_REQUIRED WORK:_ What lines of the data below include the word "scientific"? Report them by copying each.

_PROVIDED DATA:_
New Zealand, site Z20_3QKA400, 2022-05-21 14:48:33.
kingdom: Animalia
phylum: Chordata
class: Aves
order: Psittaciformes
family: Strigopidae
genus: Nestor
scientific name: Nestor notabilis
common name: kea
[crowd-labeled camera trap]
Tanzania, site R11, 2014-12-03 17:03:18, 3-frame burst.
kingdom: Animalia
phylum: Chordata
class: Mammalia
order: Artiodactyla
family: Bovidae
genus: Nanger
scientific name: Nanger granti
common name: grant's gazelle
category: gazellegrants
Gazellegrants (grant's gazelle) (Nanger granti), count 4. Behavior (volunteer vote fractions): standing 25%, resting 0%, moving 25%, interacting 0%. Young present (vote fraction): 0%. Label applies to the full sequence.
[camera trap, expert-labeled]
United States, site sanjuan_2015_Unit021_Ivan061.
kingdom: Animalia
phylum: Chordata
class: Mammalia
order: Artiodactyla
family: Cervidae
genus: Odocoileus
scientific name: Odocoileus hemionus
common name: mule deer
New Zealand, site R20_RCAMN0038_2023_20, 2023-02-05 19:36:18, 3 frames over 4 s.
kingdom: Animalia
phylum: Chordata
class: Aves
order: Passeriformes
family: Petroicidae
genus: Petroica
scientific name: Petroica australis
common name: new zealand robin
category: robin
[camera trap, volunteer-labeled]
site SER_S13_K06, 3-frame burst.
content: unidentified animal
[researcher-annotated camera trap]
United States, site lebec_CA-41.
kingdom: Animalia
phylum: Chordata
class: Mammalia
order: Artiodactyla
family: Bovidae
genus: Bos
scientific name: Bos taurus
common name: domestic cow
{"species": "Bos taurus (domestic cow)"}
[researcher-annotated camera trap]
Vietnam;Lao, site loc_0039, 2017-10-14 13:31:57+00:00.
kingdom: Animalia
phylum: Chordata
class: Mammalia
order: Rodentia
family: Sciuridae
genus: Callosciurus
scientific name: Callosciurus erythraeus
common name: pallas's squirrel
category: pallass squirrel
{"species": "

_SOLUTION FOR THIS EXERCISE:_
scientific name: Nestor notabilis
scientific name: Nanger granti
scientific name: Odocoileus hemionus
scientific name: Petroica australis
scientific name: Bos taurus
scientific name: Callosciurus erythraeus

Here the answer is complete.